554632 – dev-lang/python-3.4.1: ?

Bug 554632 - dev-lang/python-3.4.1: ?

Summary: dev-lang/python-3.4.1: ?

Status:	RESOLVED INVALID

Alias:	None

Product:	Gentoo Linux
Classification:	Unclassified
Component:	[OLD] Development (show other bugs)
Hardware:	All Linux

Importance:	Normal normal (vote)
Assignee:	Python Gentoo Team

URL:
Whiteboard:
Keywords:

Depends on:
Blocks:

Reported:	2015-07-12 15:08 UTC by Rafał Mużyło
Modified:	2015-07-12 15:11 UTC (History)
CC List:	0 users

See Also:
Package list:
Runtime testing required:	---

Attachments
Add an attachment (proposed patch, testcase, etc.)

Note You need to log in before you can comment on or make changes to this bug.

Description Rafał Mużyło 2015-07-12 15:08:05 UTC

At this point, I'm not sure if this is a bug in this code or in python itself.
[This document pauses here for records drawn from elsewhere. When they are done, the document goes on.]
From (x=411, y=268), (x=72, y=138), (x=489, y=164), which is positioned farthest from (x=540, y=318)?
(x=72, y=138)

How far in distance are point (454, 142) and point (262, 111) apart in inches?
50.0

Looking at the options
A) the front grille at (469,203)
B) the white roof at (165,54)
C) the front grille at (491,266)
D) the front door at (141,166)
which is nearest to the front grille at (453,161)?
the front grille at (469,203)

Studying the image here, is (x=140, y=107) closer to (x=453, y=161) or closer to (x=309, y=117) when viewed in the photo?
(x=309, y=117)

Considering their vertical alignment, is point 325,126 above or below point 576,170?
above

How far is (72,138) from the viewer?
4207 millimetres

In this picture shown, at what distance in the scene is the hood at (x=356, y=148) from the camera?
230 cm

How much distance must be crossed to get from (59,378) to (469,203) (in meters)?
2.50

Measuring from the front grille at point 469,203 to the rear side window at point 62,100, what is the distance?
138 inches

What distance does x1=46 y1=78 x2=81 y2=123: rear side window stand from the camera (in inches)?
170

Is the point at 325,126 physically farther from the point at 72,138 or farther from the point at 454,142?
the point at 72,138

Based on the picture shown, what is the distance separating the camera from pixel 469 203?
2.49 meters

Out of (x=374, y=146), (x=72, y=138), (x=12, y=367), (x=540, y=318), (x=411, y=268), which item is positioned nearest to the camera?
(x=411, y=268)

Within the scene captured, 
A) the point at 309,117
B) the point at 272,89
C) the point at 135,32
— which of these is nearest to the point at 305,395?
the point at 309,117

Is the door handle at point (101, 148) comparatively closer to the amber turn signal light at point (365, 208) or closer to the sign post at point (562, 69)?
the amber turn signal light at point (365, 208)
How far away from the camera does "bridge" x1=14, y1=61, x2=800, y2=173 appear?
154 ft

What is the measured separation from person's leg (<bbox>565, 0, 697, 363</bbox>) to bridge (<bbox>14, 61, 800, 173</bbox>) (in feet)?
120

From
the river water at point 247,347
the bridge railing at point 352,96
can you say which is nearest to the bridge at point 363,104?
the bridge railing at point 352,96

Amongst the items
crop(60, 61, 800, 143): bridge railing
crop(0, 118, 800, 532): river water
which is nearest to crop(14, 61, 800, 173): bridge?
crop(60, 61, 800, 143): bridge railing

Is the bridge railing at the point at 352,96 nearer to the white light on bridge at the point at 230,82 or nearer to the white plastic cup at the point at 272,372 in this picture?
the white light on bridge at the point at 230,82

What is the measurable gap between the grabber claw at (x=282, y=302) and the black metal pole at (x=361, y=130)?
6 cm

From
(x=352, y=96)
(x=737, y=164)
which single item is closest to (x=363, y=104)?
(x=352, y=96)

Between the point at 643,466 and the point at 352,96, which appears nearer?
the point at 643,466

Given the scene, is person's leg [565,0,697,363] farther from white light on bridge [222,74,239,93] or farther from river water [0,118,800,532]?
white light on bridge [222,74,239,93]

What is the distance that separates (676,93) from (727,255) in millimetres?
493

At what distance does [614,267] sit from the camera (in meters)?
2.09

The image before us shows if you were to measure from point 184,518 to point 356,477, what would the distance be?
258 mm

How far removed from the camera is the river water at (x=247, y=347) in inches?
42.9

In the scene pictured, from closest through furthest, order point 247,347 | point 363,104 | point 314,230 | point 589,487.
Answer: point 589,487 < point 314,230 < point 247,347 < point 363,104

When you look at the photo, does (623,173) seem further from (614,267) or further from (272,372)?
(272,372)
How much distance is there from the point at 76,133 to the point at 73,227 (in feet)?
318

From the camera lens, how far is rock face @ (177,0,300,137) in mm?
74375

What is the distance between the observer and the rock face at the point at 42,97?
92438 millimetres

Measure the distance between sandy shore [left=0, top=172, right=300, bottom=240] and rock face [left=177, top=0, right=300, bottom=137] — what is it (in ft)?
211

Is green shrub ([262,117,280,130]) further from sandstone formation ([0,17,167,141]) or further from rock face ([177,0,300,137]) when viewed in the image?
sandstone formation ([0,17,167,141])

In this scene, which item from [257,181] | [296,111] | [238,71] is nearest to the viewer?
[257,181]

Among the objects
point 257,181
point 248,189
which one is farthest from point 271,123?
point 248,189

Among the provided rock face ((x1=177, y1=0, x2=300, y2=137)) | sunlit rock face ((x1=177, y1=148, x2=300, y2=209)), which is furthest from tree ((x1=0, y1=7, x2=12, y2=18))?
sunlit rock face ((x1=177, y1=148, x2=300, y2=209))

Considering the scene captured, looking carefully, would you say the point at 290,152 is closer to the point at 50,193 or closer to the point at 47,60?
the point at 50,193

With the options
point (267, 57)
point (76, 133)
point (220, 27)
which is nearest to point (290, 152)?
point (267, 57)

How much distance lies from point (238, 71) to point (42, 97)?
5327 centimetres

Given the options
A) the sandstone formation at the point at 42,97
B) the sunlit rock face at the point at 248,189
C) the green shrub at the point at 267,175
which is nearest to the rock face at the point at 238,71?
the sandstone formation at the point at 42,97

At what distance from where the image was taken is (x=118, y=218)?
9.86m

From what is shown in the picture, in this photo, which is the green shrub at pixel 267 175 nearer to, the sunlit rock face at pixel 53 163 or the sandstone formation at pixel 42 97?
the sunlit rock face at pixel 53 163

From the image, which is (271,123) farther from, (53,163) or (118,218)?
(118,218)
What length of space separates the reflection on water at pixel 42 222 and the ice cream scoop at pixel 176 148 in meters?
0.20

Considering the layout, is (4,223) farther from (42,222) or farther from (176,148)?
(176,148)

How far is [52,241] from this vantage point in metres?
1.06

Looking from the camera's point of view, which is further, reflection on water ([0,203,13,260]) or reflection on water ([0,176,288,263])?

Up till python 3.5 'backslashreplace' is an encode only handler.
Yet there are snippets floating about implementing it for decode.
This is one of them.

import codecs
_backslashreplace_errors = codecs.backslashreplace_errors

def backslashreplace_errors(exc):
  if isinstance(exc, UnicodeDecodeError):
    tohex = lambda c: "\\x{0:02x}".format(c)
    u="".join([tohex(exc.object[c]) for c in range(exc.start,exc.end)])
    return (u, exc.end)
  return _backslashreplace_errors(exc)

codecs.register_error('backslashreplace', backslashreplace_errors)


Now let's take a few semi-random byte strings:
a=b"nm\xf6p\x00p"
b=b"nm\xf6p\x00pj"
c=b"nm\xf6p\x00pjk"

Now, c.decode('utf-8', 'backslashreplace') produces the expected result ('nm\\xf6p\x00pjk'), yet neither a nor b do and that happens on both amd64 and x86 (though the semi-random part differs).

For example, on x86 it's 'nm\\xf6p\x00d' and 'nm\\xf6p\x00d\x02' ("'nm\\\\xf6p\\x00\\x00'" and "'nm\\\\xf6p\\x00\\x00\\x00'" with repr).

So, am I doing something wrong or does the problem lie within python ?

Comment 1 Dirkjan Ochtman (RETIRED) gentoo-dev

2015-07-12 15:11:24 UTC

This is not a Gentoo bug. Please take your question to the Python community, as suggested elsewhere.